STUDY FOR A PORTRAIT, 2004
RICK AMOR
oil on canvas
81.0 x 100.0 cm
signed and dated lower left: RICK AMOR ‘04
dated and inscribed with title verso: July '04 / Study for a / Portrait / …
Private collection, Melbourne, acquired directly from the artist in 2004
Grishin, S., Accounting for Taste: The Lowensteins Arts Management Collection, Macmillan Art Publishing, Melbourne, 2013, p. 52 (illus.)

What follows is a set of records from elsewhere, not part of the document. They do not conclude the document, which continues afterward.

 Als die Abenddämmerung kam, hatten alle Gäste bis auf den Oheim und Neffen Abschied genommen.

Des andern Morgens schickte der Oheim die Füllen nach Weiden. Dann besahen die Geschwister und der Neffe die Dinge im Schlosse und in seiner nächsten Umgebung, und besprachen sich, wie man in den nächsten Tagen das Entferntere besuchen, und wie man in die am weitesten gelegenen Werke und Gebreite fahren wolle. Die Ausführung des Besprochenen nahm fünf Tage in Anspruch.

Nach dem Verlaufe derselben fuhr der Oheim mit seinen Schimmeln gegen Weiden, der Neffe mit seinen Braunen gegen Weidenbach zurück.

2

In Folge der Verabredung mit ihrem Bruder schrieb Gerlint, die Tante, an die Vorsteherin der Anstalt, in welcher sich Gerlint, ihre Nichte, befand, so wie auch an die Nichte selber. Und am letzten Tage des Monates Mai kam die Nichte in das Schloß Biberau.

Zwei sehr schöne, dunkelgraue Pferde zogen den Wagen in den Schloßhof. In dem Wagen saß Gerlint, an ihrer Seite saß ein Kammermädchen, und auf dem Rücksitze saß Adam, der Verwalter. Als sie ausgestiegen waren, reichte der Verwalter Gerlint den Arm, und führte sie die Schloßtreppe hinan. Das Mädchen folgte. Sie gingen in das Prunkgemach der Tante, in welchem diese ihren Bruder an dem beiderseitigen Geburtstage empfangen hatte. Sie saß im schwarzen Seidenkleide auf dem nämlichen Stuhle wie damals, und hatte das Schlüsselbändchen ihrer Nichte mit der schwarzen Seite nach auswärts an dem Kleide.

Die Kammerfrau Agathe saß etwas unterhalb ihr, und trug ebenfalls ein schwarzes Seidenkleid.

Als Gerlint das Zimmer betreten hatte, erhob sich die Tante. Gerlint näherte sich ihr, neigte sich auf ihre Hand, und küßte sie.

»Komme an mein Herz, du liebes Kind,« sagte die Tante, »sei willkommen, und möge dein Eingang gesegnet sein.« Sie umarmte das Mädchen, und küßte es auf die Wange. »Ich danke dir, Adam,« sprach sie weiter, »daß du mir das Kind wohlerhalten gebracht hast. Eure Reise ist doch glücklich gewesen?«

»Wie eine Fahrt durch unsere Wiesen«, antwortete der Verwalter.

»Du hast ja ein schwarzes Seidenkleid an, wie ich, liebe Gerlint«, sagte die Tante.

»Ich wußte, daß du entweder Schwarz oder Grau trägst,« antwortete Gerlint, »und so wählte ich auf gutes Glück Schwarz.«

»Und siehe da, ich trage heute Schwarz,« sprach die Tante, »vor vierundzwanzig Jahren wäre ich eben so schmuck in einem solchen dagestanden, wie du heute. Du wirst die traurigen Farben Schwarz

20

‘I’ve always thought that what we see is not necessarily what’s there. There’s extra things we don’t see, there’s layers of reality... The twentieth century seems to be a struggle to relate perception to reality…’1
A consummate painter, sculptor and printmaker with a highly successful career spanning four decades, Rick Amor is the master of transforming the ordinary into the extraordinary. Although drawing inspiration from the seemingly mundane, everyday sites of suburbia and the drab underside of the city, his paintings are typically full of drama, deep melancholy and foreboding – resonating with a disquieting sense of both beauty and menace that alludes to the ambiguities inherent in life and humanity’s complex existence. Far from being literal translations, Amor’s urban landscapes have evolved, rather, over a number of years, and consequently reveal several layers of memory, knowledge and perception – together with the influence of literature concerning cities from T.S. Eliot’s poetic verse to the classic dystopian texts of George Orwell and Franz Kafka. As Paul McGillick observes of Amor’s work, ‘…this is a phenomenological process by which the world as we think we see it is actually a construction based only partly on our understanding of it… there is a disconcerting quality to his pictures, as though they were not so much snapshots of reality as frozen frames from the moving pictures of our dreams’.2
As exemplified superbly by Study for a Portrait, 2004, a motif frequently punctuating Amor’s urban landscapes is that of the solitary individual, alone and dissociated in his environment. Dwarfed by the grandiose carved stone foundations of the building to the left and modern monolithic structure to the right, here a hooded protagonist stares out resolutely from the murky, shadowed alley – the scene imbued with characteristic stillness and suspense. Heightening his isolation is the inclusion of another lone figure (reminiscent of Amor’s celebrated Waiter with his crisp white shirt) who toils away behind the glass window, seemingly oblivious to the presence of either the artist or his anonymous laneway character. Although a fabricated world in the same manner as the meticulously arranged, haunted piazzas and streetscapes of Italian Surrealist painter, Giorgio de Chirico, one cannot help but feel an uncanny sense of familiarity, of something already experienced, or deja vu. Indeed, such is the evocative power and enduring appeal of Amor’s vision which, despite being the outward expression of his own inner life, nevertheless engages the collective unconscious of universal experiences, thoughts and feelings to poignantly reflect upon the complexities of the human condition more broadly. As the artist himself muses,
‘…the pictures are real to me and I would love to find these places and walk into them. I hope that my world is sometimes as convincing to the viewer as it is to me’.3
1. Amor, R., in Catalano, G., Building a Picture: Interviews with Australian Artists, McGraw Hill, Melbourne, 1997, p. 141
2. McGillick, P., ‘The City as Dream - The New York Paintings of Rick Amor’, Monument, no. 22, 1998, pp. 84 – 88
3. Amor, R., On Brack, Bren and Picasso, exhibition catalogue, TarraWarra Museum of Art, Victoria, 2006, n.p.